**LISTA DE TAREFAS**
• A. De acordo com o texto sobre viver de luz, há quantos anos vivemos na kali-yuga?
• B. Reproduza o trecho do texto sobre viver de luz que vai de "Viver de Luz?" até "yoga da meditação.".

**TEXTO APRESENTADO**
▬▬▬▬▬▬▬▬▬▬

Viver de Luz?
por Giridhari Das
Muitas pessoas almejam viver de luz, ou seja, viver sem beber ou comer nada. Algumas enxergam nisso um estágio superior de existência e naturalmente acreditam que isso simboliza avanço espiritual ou autorrealização. O que talvez as pessoas não saibam é que o processo de viver de luz é encontrado nos textos milenares do yoga como sendo um dos siddhis ou “poderes místicos” adquiridos por meio da meditação.
Na cultura da autorrealização em yoga é possível desenvolver grande poder sobre o corpo, porque se desenvolve grande poder sobre a mente. Quem controla a mente, controla o corpo e, dizem os textos védicos, num estágio ainda mais elevado, controla também a energia material ao seu alcance. Porém, esse tipo de controle da mente vem de uma vertente pouco trilhada do caminho do yoga – dhyana-yoga – ou yoga da meditação.
Este caminho é pouco recomendado por ser menos eficaz, perigoso, difícil e demorado – muito demorado! Os textos védicos que descrevem essas práticas falam de iogues que passavam até 60 mil anos meditando. Isso obviamente em outras eras, não na atual kali-yuga (era das desavenças), na qual vivemos já há 5 mil anos.

▬▬▬▬▬▬▬▬▬▬

**MATERIAL FORNECIDO**
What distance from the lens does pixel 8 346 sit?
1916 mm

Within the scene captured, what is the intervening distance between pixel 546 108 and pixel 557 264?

▬▬▬▬▬▬▬▬▬▬

**RESPOSTAS POR TAREFA**
• A. Há 5 mil anos.

• B.
Viver de Luz?
por Giridhari Das
Muitas pessoas almejam viver de luz, ou seja, viver sem beber ou comer nada. Algumas enxergam nisso um estágio superior de existência e naturalmente acreditam que isso simboliza avanço espiritual ou autorrealização. O que talvez as pessoas não saibam é que o processo de viver de luz é encontrado nos textos milenares do yoga como sendo um dos siddhis ou “poderes místicos” adquiridos por meio da meditação.
Na cultura da autorrealização em yoga é possível desenvolver grande poder sobre o corpo, porque se desenvolve grande poder sobre a mente. Quem controla a mente, controla o corpo e, dizem os textos védicos, num estágio ainda mais elevado, controla também a energia material ao seu alcance. Porém, esse tipo de controle da mente vem de uma vertente pouco trilhada do caminho do yoga – dhyana-yoga – ou yoga da meditação.